Dr Robbins: There remain challenges here that have been challenges throughout our attempts to treat this disease, One major issue is that PAH is a rare disease. The patients are limited, and I think the pool of patients to be used in studies is getting fewer and fewer, and the studies likely getting diluted out with more and more marginal candidates. So it's really becoming difficult to get patients to test these drugs with. In addition, we don't have a good animal model to even look at the pathogenesis and, as we alluded to earlier on, we see these patients when they all have end-stage disease. All of the pathological changes that we see are end stage. So we don't know what the early changes are in this disease. We also don't know whether the mediator abnormalities that have been reported are the cause or the effect of this disease. So I think those challenges to improving treatment remain. Despite these limitation, as we've also talked about, there will be new classes of drugs out there, that will target different abnormalities. And hopefully investigators will think a little more outside the box to target more novel pathways. So that's where I see it in the next 5 years.

Dr Rubin: I agree with that. I think in the next 5 years we'll certainly get more interesting information on basic pathobiology of the lung vasculature and I think the challenge then will be separating the wheat from the chaff and deciding which are not important and which are upstream and which are downstream mechanistically or just unrelated. As far as therapy goes, I think our big challenge will be to triage, to prioritize the treatments and the studies to provide the strongest quality data that will be clinically meaningful. Because we need to study a homogeneous population and, as Ivan mentioned, I think it has become a bit heterogeneous as trials have been broadened to include countries and centers where there is less experience with the disease and with performance of clinical trials. That has the potential to undermine the validity and the meaningfulness of those studies. So we need collectively, I think, to prioritize and we need to collaborate with industry and with government sponsors to do the studies that are the most important to address the most important questions for us and for our patients and find ways to accomplish that while still meeting their objectives.
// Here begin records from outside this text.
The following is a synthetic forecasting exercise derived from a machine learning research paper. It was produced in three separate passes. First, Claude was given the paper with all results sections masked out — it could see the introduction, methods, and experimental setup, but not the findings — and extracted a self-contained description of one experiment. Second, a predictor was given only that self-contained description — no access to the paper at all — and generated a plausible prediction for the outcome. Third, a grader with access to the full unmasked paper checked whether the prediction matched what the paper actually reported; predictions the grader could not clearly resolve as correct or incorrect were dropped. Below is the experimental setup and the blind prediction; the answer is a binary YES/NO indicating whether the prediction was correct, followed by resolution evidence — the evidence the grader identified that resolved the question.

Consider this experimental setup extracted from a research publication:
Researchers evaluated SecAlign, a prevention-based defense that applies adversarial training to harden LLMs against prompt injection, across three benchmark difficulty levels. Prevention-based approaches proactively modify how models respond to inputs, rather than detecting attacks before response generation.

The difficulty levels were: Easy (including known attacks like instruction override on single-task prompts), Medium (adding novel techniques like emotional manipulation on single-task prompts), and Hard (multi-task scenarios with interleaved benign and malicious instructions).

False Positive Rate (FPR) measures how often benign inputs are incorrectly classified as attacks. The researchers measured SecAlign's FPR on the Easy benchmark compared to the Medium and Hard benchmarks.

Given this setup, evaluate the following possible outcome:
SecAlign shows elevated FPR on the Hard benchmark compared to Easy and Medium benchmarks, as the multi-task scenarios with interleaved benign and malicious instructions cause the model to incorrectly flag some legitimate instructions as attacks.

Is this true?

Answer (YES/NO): YES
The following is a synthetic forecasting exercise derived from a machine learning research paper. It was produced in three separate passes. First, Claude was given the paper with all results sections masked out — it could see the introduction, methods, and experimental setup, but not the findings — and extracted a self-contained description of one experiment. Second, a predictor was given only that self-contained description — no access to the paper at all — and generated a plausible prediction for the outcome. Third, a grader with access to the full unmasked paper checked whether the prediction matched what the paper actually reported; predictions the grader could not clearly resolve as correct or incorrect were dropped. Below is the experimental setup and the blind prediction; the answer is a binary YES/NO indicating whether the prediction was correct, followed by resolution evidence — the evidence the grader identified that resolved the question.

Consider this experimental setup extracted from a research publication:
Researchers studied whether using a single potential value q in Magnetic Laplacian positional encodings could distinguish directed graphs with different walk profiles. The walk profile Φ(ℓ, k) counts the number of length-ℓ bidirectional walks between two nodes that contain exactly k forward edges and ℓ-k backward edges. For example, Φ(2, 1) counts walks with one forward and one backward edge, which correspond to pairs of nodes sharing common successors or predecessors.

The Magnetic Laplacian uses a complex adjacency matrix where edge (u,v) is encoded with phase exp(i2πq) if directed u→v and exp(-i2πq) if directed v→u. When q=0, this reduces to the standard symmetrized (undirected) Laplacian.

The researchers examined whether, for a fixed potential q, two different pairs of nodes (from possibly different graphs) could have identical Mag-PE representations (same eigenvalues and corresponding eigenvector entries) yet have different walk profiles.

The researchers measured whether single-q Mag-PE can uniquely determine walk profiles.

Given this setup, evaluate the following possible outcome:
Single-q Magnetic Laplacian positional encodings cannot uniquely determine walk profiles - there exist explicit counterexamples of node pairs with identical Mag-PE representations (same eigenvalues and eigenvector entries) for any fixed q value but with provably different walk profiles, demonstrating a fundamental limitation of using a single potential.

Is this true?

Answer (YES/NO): YES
Dr Park: A Herculean task for sure. Dr Humbert, any final thoughts?

Dr Humbert: I think it's clear that we have to be both original and creative but not take too many risks. For example, when we target growth factor and angiogenesis we don't really know if angiogenesis is harmful or protective or both. We don't really know the targets we should prioritize and there are many targets and many combinations of targets. We don't really know the side effect profile of the novel agents we will use in a population with a cardiovascular condition. So I really agree with all the panel that we have to first identify the best targets based on good quality preclinical and early stage studies and then we have to agree on the targets/pathways and drugs which seem to be the best. But this is challenging because there are currently many, many agents, many pathways, and we really need to be well organized and identify the priorities.

Dr Park: Well thank you all so much for taking the time to participate in this roundtable. I think our readers will truly gain some wonderful insights from this discussion. Hopefully we can look forward to more stimulating and challenging topics from the next World Symposium!